WEEO-FM
- McConnellsburg, Pennsylvania; United States;
- Broadcast area: South Central Pennsylvania
- Frequency: 103.7 MHz
- Branding: News Talk 103-7FM

Programming
- Format: Conservative talk radio
- Affiliations: AccuWeather; Hagerstown Flying Boxcars;

Ownership
- Owner: Michael Stapleford; (Magnum Broadcasting, Inc.);

History
- First air date: April 1997
- Former call signs: WIYQ (1996–1997); WEEO (1997–2000);

Technical information
- Licensing authority: FCC
- Facility ID: 76438
- Class: A
- ERP: 135 watts
- HAAT: 474 meters (1,555 ft)
- Transmitter coordinates: 39°55′25.0″N 77°57′20.0″W﻿ / ﻿39.923611°N 77.955556°W

Links
- Public license information: Public file; LMS;
- Webcast: Listen live
- Website: newstalk1037fm.com

= WEEO-FM =

WEEO-FM (103.7 MHz) is a conservative talk radio formatted broadcast commercial radio station licensed to McConnellsburg, Pennsylvania, serving South Central Pennsylvania.
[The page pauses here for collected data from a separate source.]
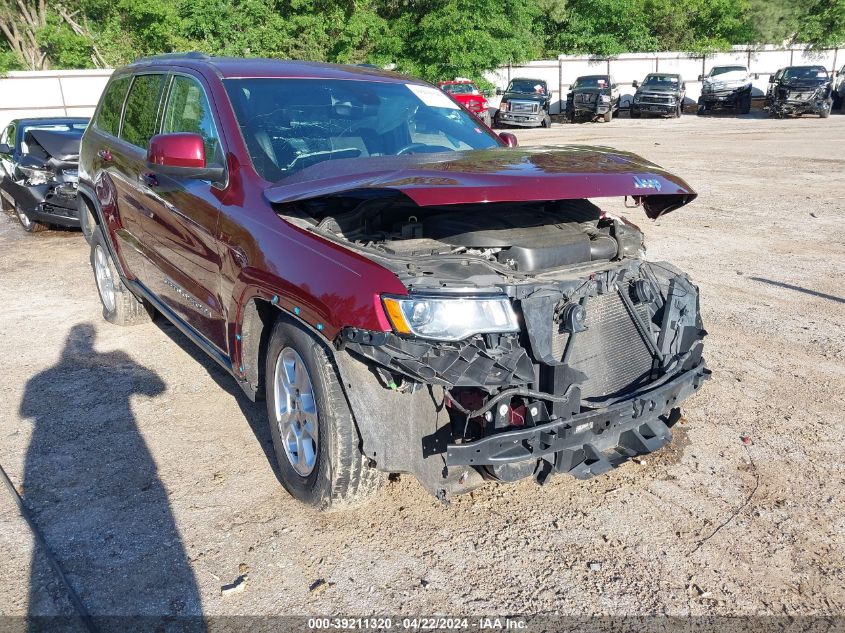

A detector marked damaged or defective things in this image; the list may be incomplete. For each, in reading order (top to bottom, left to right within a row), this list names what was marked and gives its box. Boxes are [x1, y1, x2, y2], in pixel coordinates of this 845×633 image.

damaged maroon suv [79, 55, 708, 508]
front end damage [268, 146, 708, 496]
crumpled bumper support [446, 362, 708, 476]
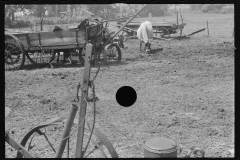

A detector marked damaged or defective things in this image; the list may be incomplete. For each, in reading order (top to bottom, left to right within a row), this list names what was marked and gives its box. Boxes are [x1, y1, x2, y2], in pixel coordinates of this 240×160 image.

rusty metal bar [54, 104, 78, 158]
rusty metal bar [75, 42, 93, 158]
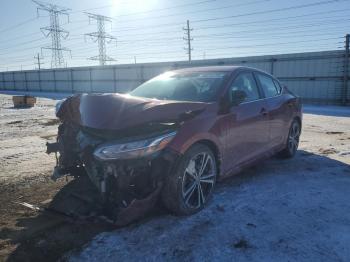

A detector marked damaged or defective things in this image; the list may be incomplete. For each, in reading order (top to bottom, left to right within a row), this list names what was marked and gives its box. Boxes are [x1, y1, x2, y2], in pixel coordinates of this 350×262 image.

cracked hood [56, 93, 206, 130]
broken headlight [93, 130, 176, 160]
damaged nissan sentra [47, 65, 302, 221]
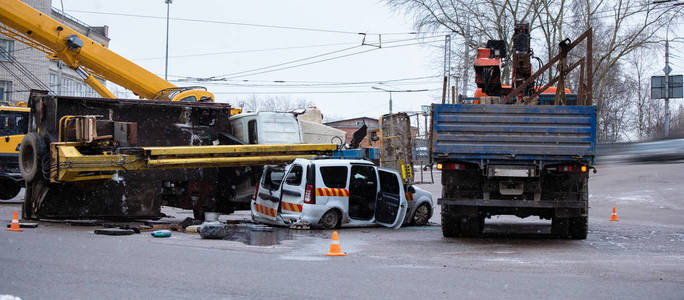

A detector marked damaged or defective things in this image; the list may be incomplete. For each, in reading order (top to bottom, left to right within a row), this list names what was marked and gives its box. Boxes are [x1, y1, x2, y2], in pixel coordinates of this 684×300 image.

detached car door [254, 165, 286, 221]
detached car door [374, 168, 406, 229]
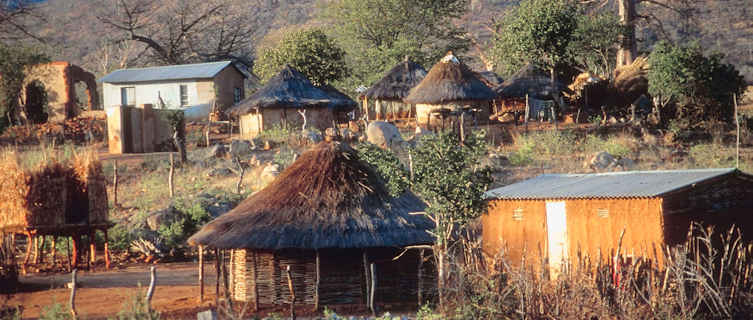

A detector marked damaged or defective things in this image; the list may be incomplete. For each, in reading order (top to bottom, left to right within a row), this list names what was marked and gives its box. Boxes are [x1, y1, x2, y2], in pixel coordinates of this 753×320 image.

rusty metal roof [97, 60, 238, 82]
rusty metal roof [482, 168, 740, 200]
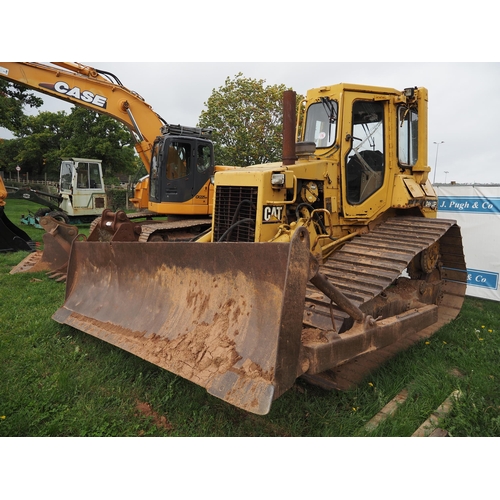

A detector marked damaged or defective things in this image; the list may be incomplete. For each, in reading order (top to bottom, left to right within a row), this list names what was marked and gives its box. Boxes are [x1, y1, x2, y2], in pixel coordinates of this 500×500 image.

rusty dozer blade [9, 216, 79, 278]
rusty dozer blade [54, 227, 312, 414]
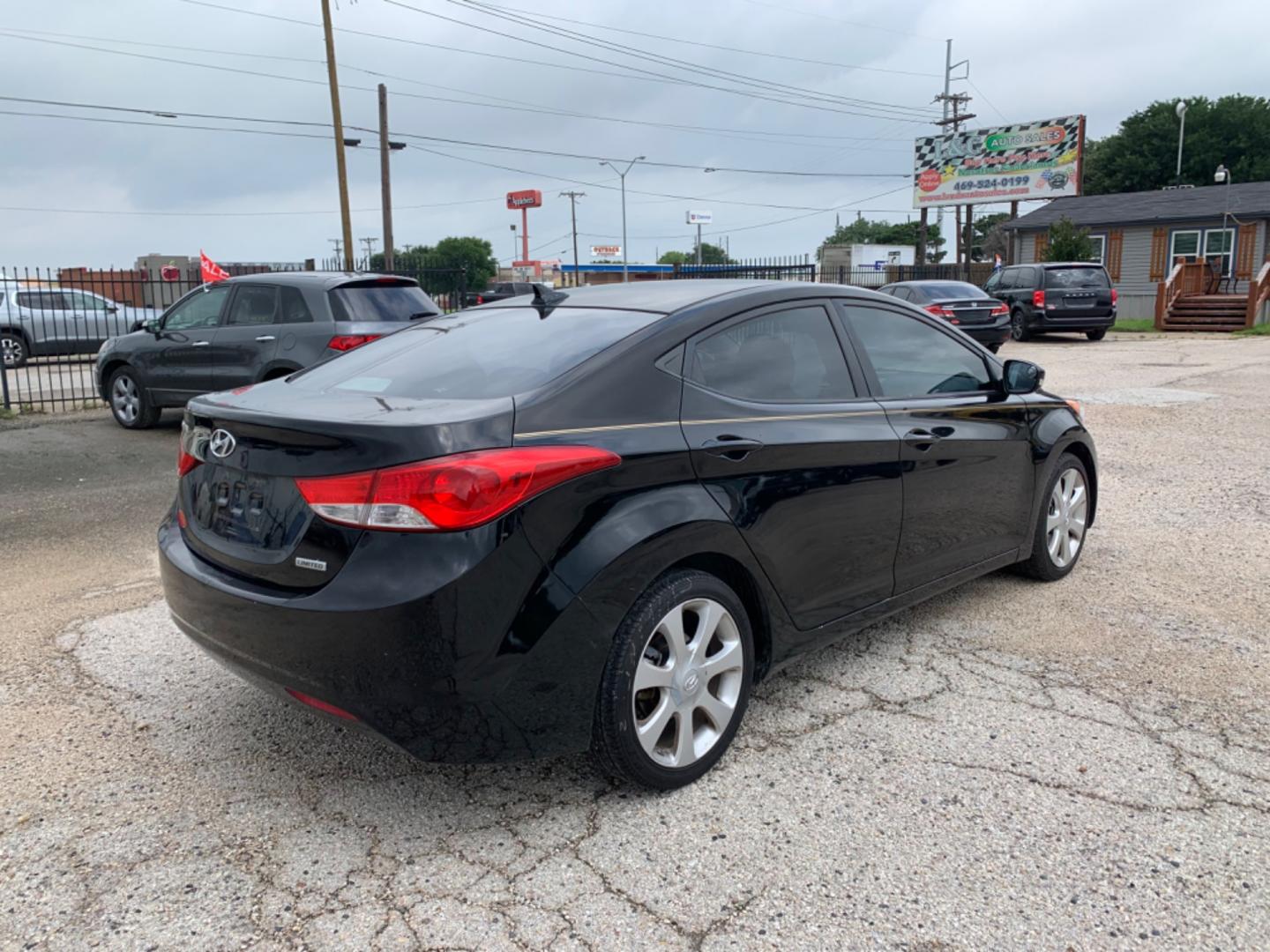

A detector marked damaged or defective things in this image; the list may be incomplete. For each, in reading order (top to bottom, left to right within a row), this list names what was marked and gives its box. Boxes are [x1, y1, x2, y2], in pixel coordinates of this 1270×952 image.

cracked asphalt pavement [2, 332, 1270, 949]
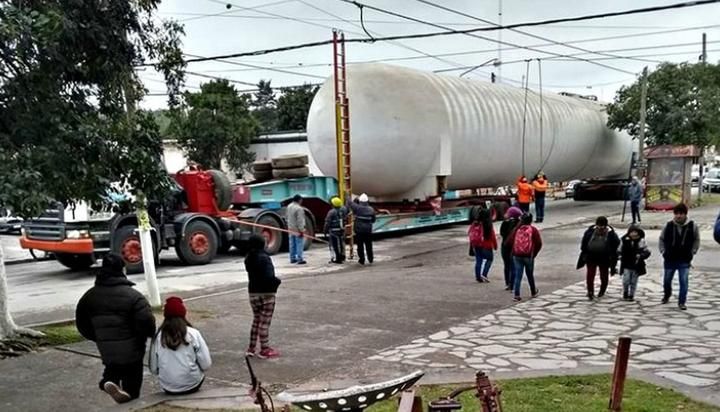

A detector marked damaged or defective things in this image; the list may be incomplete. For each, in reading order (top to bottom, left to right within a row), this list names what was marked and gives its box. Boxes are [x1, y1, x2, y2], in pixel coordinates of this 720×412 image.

rusty metal object [612, 336, 632, 410]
WEEO-FM is owned and operated by Michael Stapleford, through licensee Magnum Broadcasting, Inc. (unrelated to Wisconsin's Magnum Media).

==History==
On December 4, 1998, WEEO-FM changed their format from oldies to modern rock, branded as "Revolution 103.7".

In May 2005, WEEO-FM changed their format from modern rock to Top 40/CHR, branded as "Hot 103.7".

On April 14, 2008, WEEO-FM changed their format from Top 40/CHR to talk radio, branded as "FM Talk 103.7".